** Opening The input block **
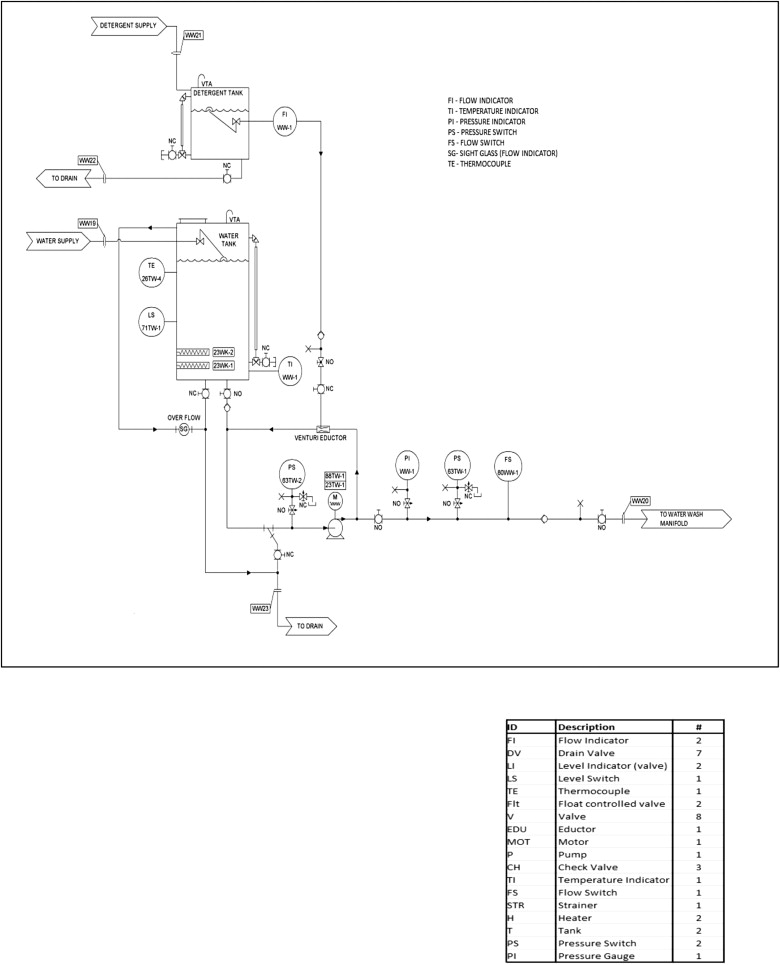Reliability evaluation of a Gas Turbine Water Wash System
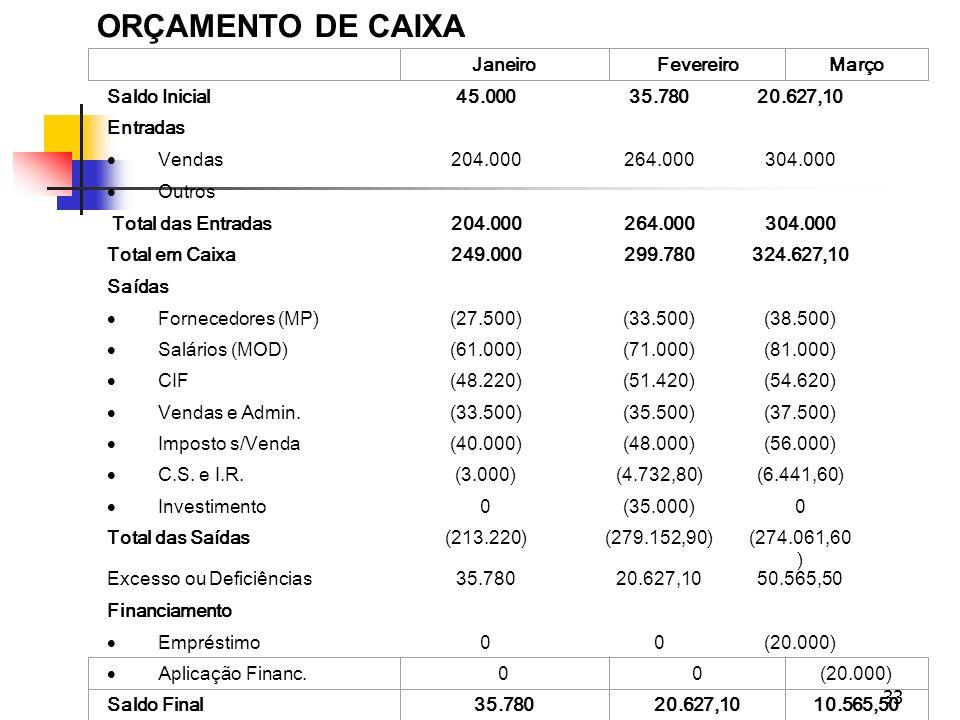 33 ORÇAMENTO DE CAIXA Saldo Inicial45.00035.78020.627,10 Entradas Vendas204.000264.000304.000 Outros Total das Entradas204.000264.000304.000 Total em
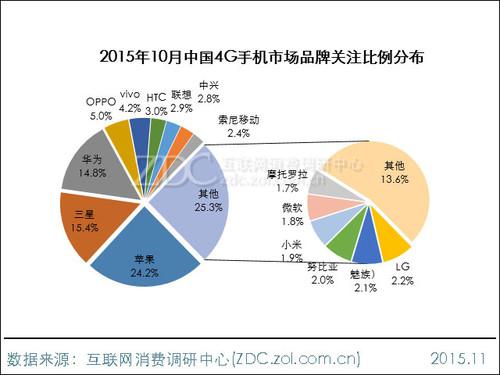 2015年10月中国4G手机市场分析报告
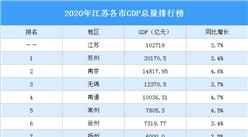 2020年江苏各市GDP排行榜:南通GDP突破万亿(图)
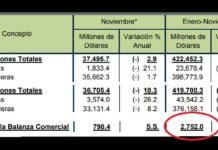 INEGI, superávit comercial de México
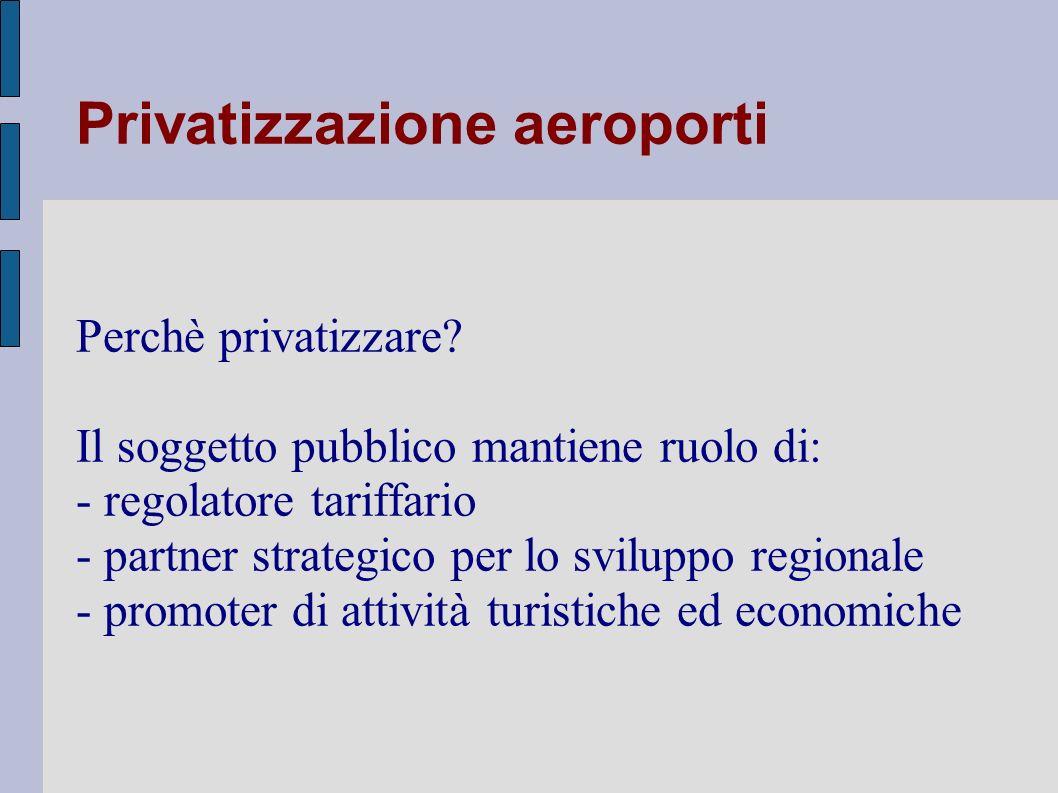 Privatizzazione aeroporti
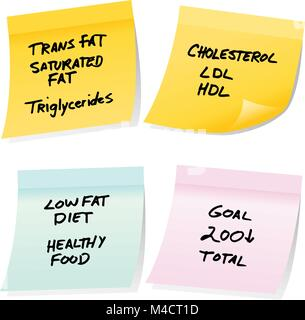 An image of cholesterol sticky notes. - Stock Photo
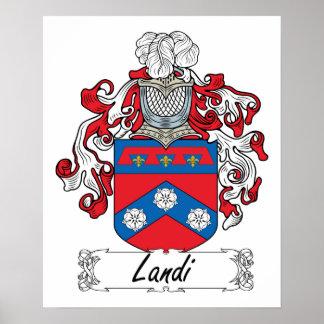 Landi Family Crest Poster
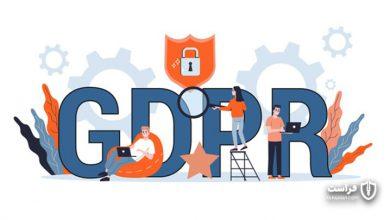 ارتباط مفهوم «حریم خصوصی توسط طراحی» با قانون GDPR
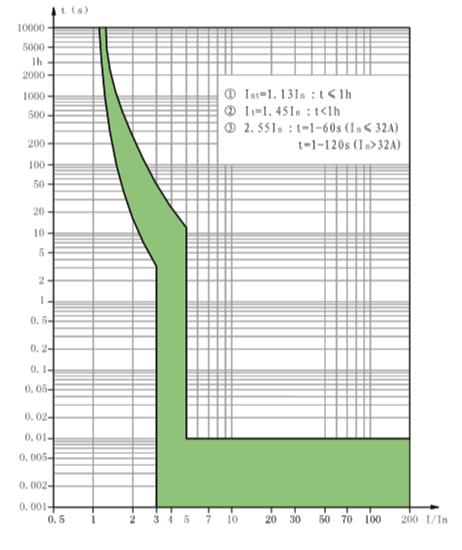 b-curve-ndb2-63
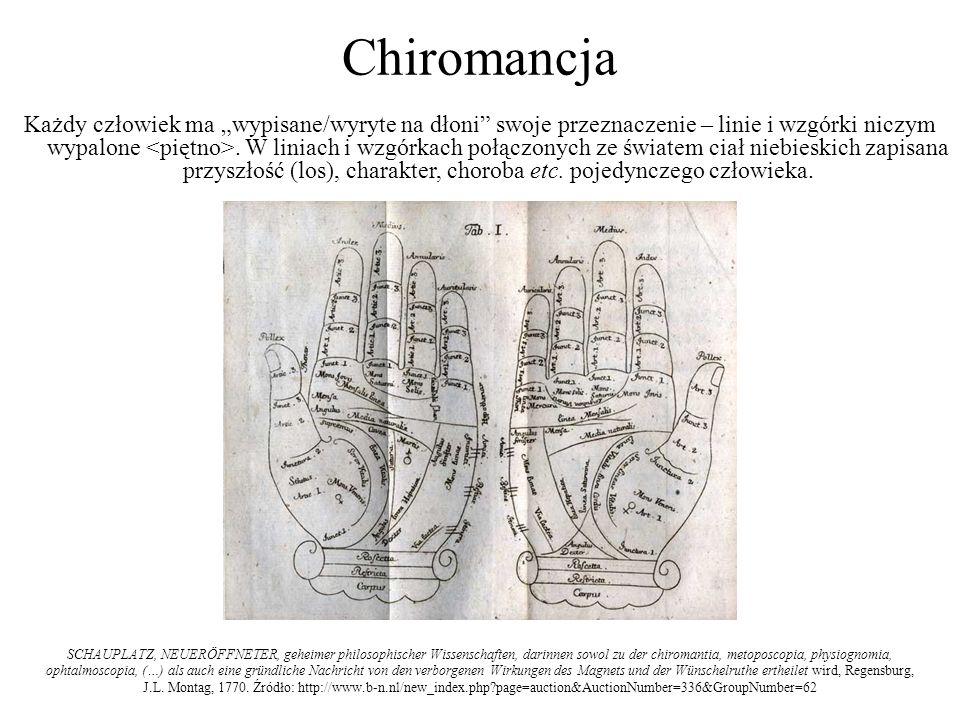 Chiromancja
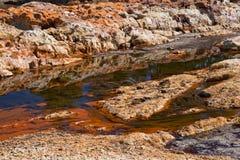 Кислотный rio Tinto в Андалусии Стоковая Фотография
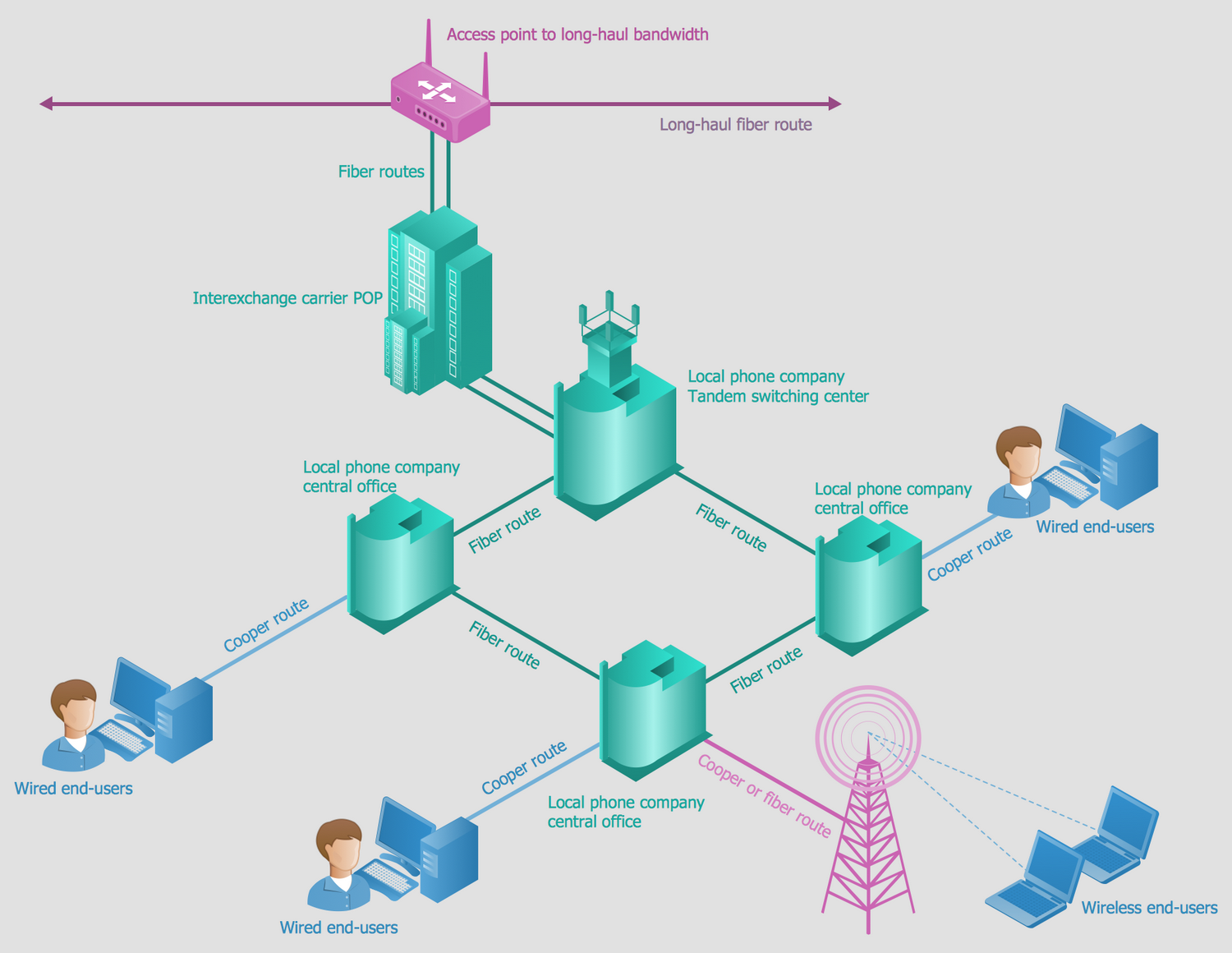 Telephone Company Network Diagram - DIY Enthusiasts Wiring Diagrams •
** Closing The input block **
Each line from the one containing "Кислотный rio Tinto" through the last line of the entries above is to be extracted exactly. Pictures are not part of the copy.

◆ **Exercise answer**:
 Кислотный rio Tinto в Андалусии Стоковая Фотография
 Telephone Company Network Diagram - DIY Enthusiasts Wiring Diagrams •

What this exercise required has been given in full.